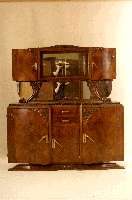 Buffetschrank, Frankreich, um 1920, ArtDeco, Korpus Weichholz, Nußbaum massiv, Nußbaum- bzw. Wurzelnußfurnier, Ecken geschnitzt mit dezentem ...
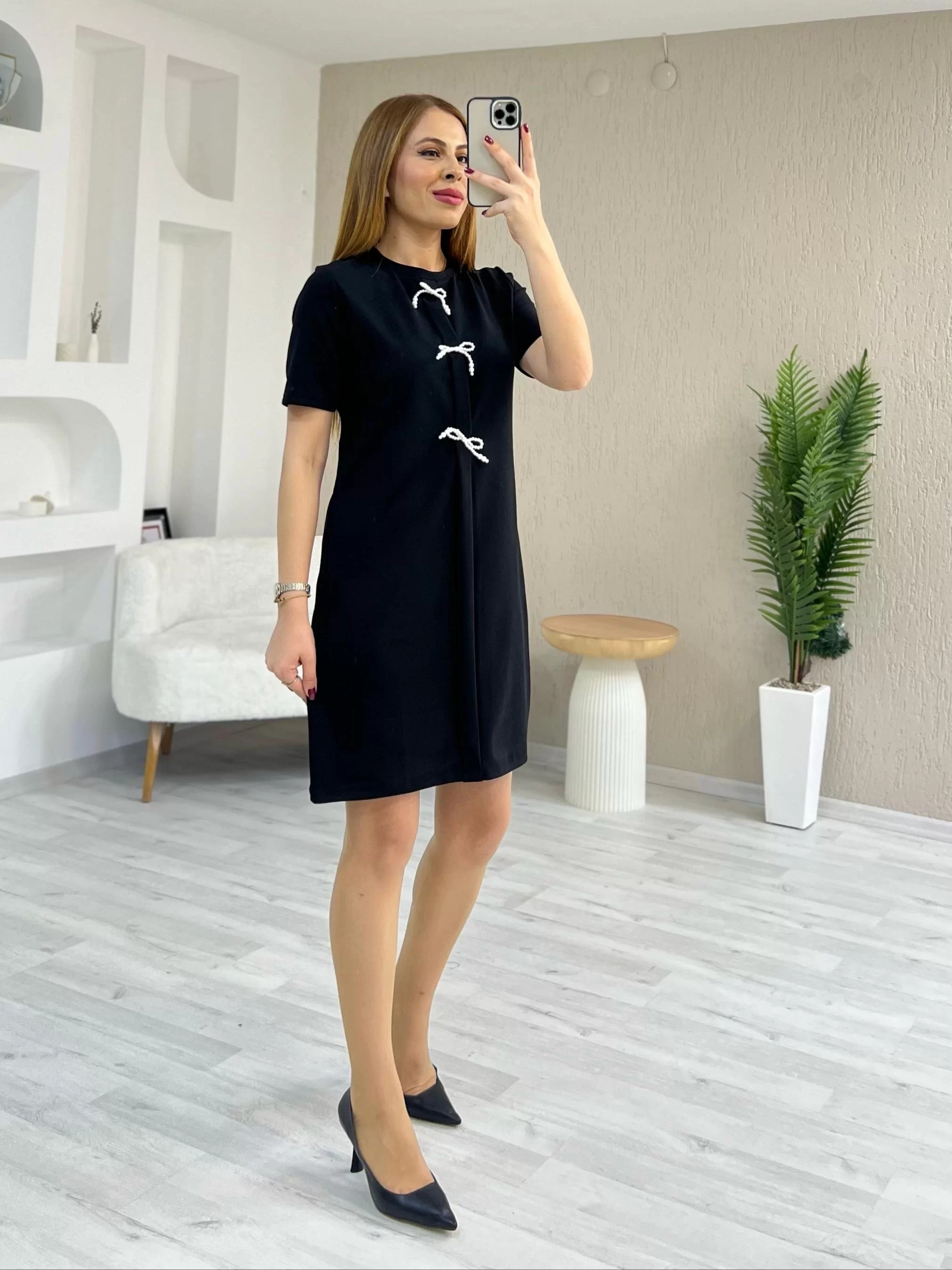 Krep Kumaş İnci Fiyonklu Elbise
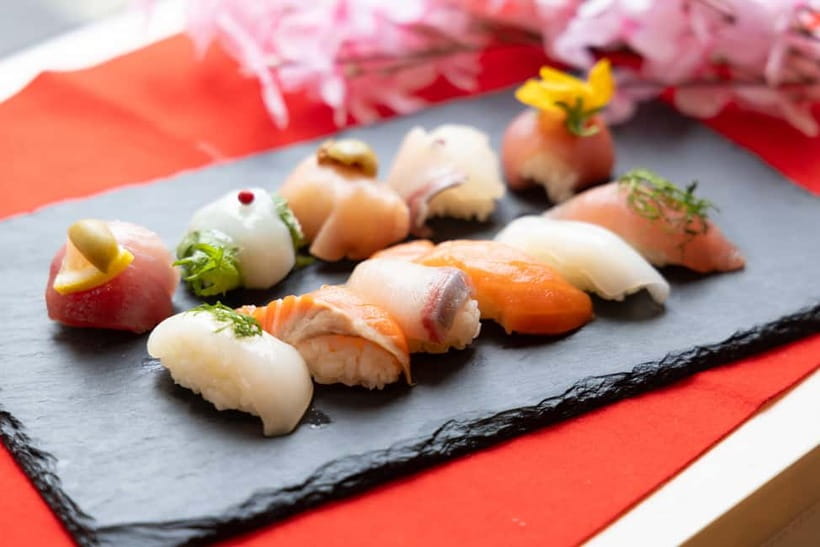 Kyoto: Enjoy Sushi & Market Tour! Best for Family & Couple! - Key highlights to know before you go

☆ ☆ ☆ ☆

- _WHAT YOU ARE ASKED TO DO_: Pictures aside, please output the whole listing exactly as it appears above.

- _SOLUTION TO THE PROBLEM_:
 Buffetschrank, Frankreich, um 1920, ArtDeco, Korpus Weichholz, Nußbaum massiv, Nußbaum- bzw. Wurzelnußfurnier, Ecken geschnitzt mit dezentem ...
 Krep Kumaş İnci Fiyonklu Elbise
 Kyoto: Enjoy Sushi & Market Tour! Best for Family & Couple! - Key highlights to know before you go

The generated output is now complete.